Comercializadora is registered at the same property, which was empty when Reuters called. No-one was available for comment.
Murillo says Gordillo's mother owned 99 percent of that company's shares. The property was valued by the San Diego County tax assessor at $4.7 million.
A second property owned by the same company in the same development was purchased for $4 million in 2010. Gordillo also has a clutch of upscale properties in Mexico City.
Murillo said Gordillo's declared income of 1.1 million pesos (56,753 pounds) a year between 2009 and 2012, was well below the bank deposits and purchases they say she made during the period.

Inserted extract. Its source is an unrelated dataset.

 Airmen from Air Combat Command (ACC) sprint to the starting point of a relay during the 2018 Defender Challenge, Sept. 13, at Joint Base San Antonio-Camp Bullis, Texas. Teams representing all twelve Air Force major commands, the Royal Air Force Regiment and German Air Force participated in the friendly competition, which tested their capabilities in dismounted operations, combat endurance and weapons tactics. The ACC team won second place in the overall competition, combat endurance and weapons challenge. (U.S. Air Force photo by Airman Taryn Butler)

She used to hand out laptops to teachers at conferences, and has often been photographed clutching Louis Vuitton or Hermes purses. Newspapers this week published collages of photographs of Gordillo showing a series of facelifts and surgeries.
GRAFT AND 'GRANDPA'S INHERITANCE'
In denying the accusations of graft, Gordillo says she was simply wise in administering an inheritance from her grandfather.
She has also repeatedly denied accusations that she ordered the murder of a union rival in 1981. She was accused by the slain teacher's relatives.
For many years, Gordillo was a powerful figure in Mexican politics and once led Pena Nieto's Institutional Revolutionary Party (PRI) in the lower house Chamber of Deputies.
"Gordillo represented the incredible hold that vested interests have had over Mexican politics, the economy and society over the past 20 years or so," said Duncan Wood, Director of the Woodrow Wilson Centres Mexico Institute.
The union long had a cosy relationship with the PRI, and Gordillo's arrest could help reset the party's reputation, which has long been synonymous with cronyism, corruption and backroom deals.
Gordillo broke with PRI party leaders before the 2006 presidential election and founded the small New Alliance Party. That may have made her more vulnerable to investigation, especially once she made it clear she would oppose any reforms that weakened her union.
Politicians close to Gordillo were notably reluctant to defend her. The New Alliance Party said in a statement it would not issue opinions on the judicial process. Gordillo's daughter has said she does not want to talk about it.
Pena Nieto has insisted the arrest of Gordillo has nothing to do with politics, but inside Mexico it is widely seen as a clear message from his government that it will push ahead with economic and political reforms and will go after troublesome officials who try to block change.
"This goes way beyond education. It's about sending a signal to other unions in particular that they need to come on board to the government's program," Wood said. "As it has played out, I think it has been a stroke of genius."
Mexico's public education system is in a mess, dragging on the potential growth of Latin America's No.2 economy, and many people blame Gordillo and other union leaders for blocking efforts to improve teaching standards.
Some teachers often skive classes themselves, while final year students doing social service are sent in as substitutes for teachers who take jobs within the union and continue to receive their pay packets.
Teaching positions can be passed down through families even in the absence of qualifications, or are simply sold under the table or bartered for cars or other assets.
And with no annual collective bargaining contract for teachers, Gordillo has had the power to demand pay raises and an array of benefits for teachers from the government.
The education revamp aims to tame the union, lift teaching standards and workers' education levels. It was signed by Pena Nieto on Monday, but still requires a new law on implementation.